------ ITEMS

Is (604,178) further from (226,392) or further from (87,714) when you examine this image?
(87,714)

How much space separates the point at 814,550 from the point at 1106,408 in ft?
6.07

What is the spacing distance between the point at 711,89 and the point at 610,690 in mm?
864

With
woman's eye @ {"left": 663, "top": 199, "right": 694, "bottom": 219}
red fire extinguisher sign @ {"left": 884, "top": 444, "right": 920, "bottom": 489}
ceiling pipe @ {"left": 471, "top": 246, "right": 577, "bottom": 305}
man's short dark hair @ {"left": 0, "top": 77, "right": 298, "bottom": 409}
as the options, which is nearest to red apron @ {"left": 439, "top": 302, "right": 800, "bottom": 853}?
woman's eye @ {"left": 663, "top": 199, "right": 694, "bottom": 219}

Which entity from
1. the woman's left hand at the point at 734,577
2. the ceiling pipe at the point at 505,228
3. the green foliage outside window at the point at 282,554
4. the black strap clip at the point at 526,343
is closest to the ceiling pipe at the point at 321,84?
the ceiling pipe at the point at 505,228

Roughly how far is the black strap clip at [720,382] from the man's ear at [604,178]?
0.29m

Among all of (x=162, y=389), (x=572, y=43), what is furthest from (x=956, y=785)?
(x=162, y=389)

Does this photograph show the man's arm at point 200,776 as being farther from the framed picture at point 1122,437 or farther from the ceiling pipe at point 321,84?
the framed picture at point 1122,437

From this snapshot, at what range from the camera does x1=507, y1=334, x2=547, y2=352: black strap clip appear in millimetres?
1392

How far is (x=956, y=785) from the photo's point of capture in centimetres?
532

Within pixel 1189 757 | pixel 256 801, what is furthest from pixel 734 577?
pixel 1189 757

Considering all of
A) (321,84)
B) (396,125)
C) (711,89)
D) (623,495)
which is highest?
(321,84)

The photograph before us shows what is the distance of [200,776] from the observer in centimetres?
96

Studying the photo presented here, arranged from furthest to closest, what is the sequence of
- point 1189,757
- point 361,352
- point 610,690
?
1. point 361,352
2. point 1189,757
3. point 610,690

------------

_YOUR GOAL:_
Can you reproduce every entry above word for word, with nothing changed, added, or left out?

_OUTPUT:_
Is (604,178) further from (226,392) or further from (87,714) when you examine this image?
(87,714)

How much space separates the point at 814,550 from the point at 1106,408 in ft?
6.07

What is the spacing distance between the point at 711,89 and the point at 610,690 in mm?
864

With
woman's eye @ {"left": 663, "top": 199, "right": 694, "bottom": 219}
red fire extinguisher sign @ {"left": 884, "top": 444, "right": 920, "bottom": 489}
ceiling pipe @ {"left": 471, "top": 246, "right": 577, "bottom": 305}
man's short dark hair @ {"left": 0, "top": 77, "right": 298, "bottom": 409}
as the options, which is nearest to red apron @ {"left": 439, "top": 302, "right": 800, "bottom": 853}?
woman's eye @ {"left": 663, "top": 199, "right": 694, "bottom": 219}

Which entity from
1. the woman's left hand at the point at 734,577
2. the ceiling pipe at the point at 505,228
3. the green foliage outside window at the point at 282,554
4. the black strap clip at the point at 526,343
is closest to the ceiling pipe at the point at 321,84?
the ceiling pipe at the point at 505,228

Roughly how far is the black strap clip at [720,382] from the man's ear at [604,178]?
0.29m

Among all of (x=162, y=389), (x=572, y=43), what is furthest from (x=956, y=785)?
(x=162, y=389)

Does this photograph show the man's arm at point 200,776 as being farther from the framed picture at point 1122,437 or farther from the ceiling pipe at point 321,84?
the framed picture at point 1122,437

From this snapshot, at what range from the camera does x1=507, y1=334, x2=547, y2=352: black strap clip appear in millimetres?
1392

How far is (x=956, y=785) from the photo's point of capture in centimetres?
532

Within pixel 1189 757 | pixel 256 801, what is furthest from pixel 734 577?
pixel 1189 757

Considering all of
A) (321,84)
B) (396,125)
C) (711,89)
D) (623,495)
which is highest?
(321,84)

The photograph before us shows what is the distance of [200,776] from the observer in centimetres?
96

Studying the photo presented here, arranged from furthest to closest, what is the sequence of
- point 1189,757
- point 361,352
- point 610,690
?
1. point 361,352
2. point 1189,757
3. point 610,690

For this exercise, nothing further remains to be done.